Skills and Experience
- 2-4 years of information security experience, preferably in financial services or another highly regulated industry such as healthcare.
- Experience responding to security questions and incidents from end users.
- Knowledge of security best practices for Windows desktops and servers, Linux servers, and network devices. Mac workstation security experience is a plus.
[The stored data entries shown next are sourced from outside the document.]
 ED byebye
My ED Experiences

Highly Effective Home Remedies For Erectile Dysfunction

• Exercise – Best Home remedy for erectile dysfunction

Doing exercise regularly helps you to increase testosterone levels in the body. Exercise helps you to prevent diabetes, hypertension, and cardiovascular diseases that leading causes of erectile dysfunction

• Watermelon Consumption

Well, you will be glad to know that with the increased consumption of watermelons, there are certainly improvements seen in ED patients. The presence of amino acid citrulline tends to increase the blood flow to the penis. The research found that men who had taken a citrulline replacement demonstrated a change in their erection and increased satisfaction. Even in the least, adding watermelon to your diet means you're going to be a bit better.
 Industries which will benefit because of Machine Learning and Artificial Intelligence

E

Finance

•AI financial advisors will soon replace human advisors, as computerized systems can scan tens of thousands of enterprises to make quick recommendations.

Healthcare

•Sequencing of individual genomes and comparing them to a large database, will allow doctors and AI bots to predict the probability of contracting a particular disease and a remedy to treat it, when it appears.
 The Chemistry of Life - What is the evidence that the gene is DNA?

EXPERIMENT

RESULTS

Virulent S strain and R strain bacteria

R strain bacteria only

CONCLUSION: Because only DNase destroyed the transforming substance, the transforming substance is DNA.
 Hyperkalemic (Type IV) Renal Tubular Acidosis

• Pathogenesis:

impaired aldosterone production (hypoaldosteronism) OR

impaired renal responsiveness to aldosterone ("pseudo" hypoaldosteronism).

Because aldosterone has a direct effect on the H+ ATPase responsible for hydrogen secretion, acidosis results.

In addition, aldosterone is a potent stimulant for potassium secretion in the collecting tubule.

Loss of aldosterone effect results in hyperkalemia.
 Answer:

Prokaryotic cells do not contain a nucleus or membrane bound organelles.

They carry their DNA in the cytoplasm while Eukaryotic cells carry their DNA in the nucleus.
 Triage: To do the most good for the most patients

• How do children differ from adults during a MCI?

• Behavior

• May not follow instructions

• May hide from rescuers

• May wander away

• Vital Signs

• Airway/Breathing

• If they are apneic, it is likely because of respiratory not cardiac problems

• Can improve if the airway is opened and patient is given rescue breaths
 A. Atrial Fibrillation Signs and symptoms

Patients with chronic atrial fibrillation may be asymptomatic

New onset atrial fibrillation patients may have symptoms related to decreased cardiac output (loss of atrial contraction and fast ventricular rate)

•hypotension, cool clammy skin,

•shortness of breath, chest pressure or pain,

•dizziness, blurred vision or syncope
- Knowledge of basic web application security concepts and architectures (OWASP Top 10). Experience in conducting web application security assessments is a plus.
- Understanding of TCP/IP protocol suite and the ability to capture and analyze network traffic streams.
- Experience with a variety of open source and commercial security monitoring and testing tools such as nmap, Nessus, OpenVAS, BurpSuite, SIEM (Splunk experience a plus), IDS/IPS, anti-malware, Web filtering etc.
- Knowledge of Python, Perl or other scripting language and the ability to automate repetitive tasks.
- Experience in an organization which has completed an SSAE SOC2 and/or ISO27001 assessment is a plus.
- Knowledge of SQL database security a plus.
- Certifications: CISSP, CEH, GIAC, OCSP are all a plus.